For the witness scheduled that day, Pol Pot biographer Philip Short – who had flown from France to give testimony – the news was no less shocking. “With very crestfallen faces, they [came in and] told me . . . the interpreters are on strike. And once that happened, there was not much anyone could do,” he said.

After the initial walkout, a flurry of meetings between the administration and the 30 striking interpreters and translators took place. On Tuesday, members of the unit appeared to soften their position by agreeing to return to work if December salaries were paid, but said they would strike again if – by the end of March – they had not been offered renewed job contracts backdated to January 2013, when their old contracts expired.

By Wednesday, a strange environment at the court prevailed, with members of the unit showing up at the office while technically on strike.

“We are here in the building, but we are not working,” a national interpreter said at the time. “Just sitting, chatting, drinking coffee, smoking.”

He said that in previous months he had felt “ashamed” at having to work side by side with international colleagues who were receiving paychecks, and this compelled him to join the strike. “I’m a breadwinner,” he said. “I have two kids.”

When another interpreter was asked yesterday if he felt the same way, he shot back: “The international side should be embarrassed about that as well.”

He said that some of the unit staffers now are “a bit frightened,” and that while ITU employees have put themselves on the front lines in the wage dispute, other colleagues fearful of going public supported them behind closed doors.

Even among the ITU team, it’s a burden not everyone is comfortable carrying, and the strike, not a week old, is already losing steam.

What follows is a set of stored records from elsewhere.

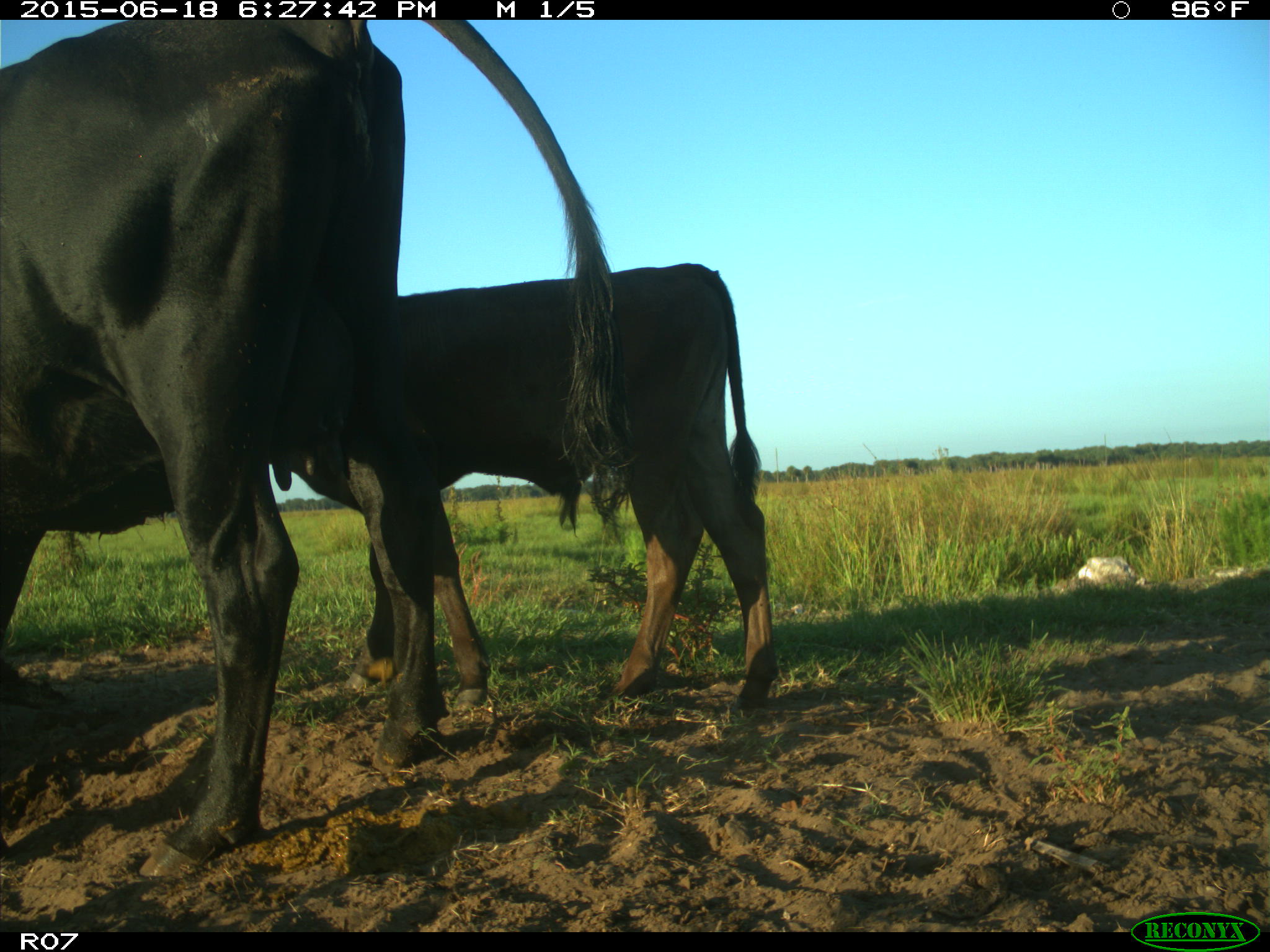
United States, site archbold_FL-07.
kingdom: Animalia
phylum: Chordata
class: Mammalia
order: Artiodactyla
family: Bovidae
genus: Bos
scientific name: Bos taurus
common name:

At press time, four or five translators were planning to return to work, according to one of the strike organisers.

Neth Pheaktra, court spokesman for the national side, said yesterday that the Office of Administration did not put pressure on anyone involved in the strike, adding that he hoped a pledged European Union grant will arrive soon to help pay for the December salary and resolve, temporarily, the situation.

Whatever the case, the organising interpreter said, the status quo is no longer sustainable.

“Being a translator and interpreter, you have to work very hard, paying great attention to precision and the text and translating the text properly. And because you really need to put aside part of your brain and thinking and thoughts to think about your stomach . . . I feel like if this condition continues, we would lose everything; we would lose the good quality of our work.”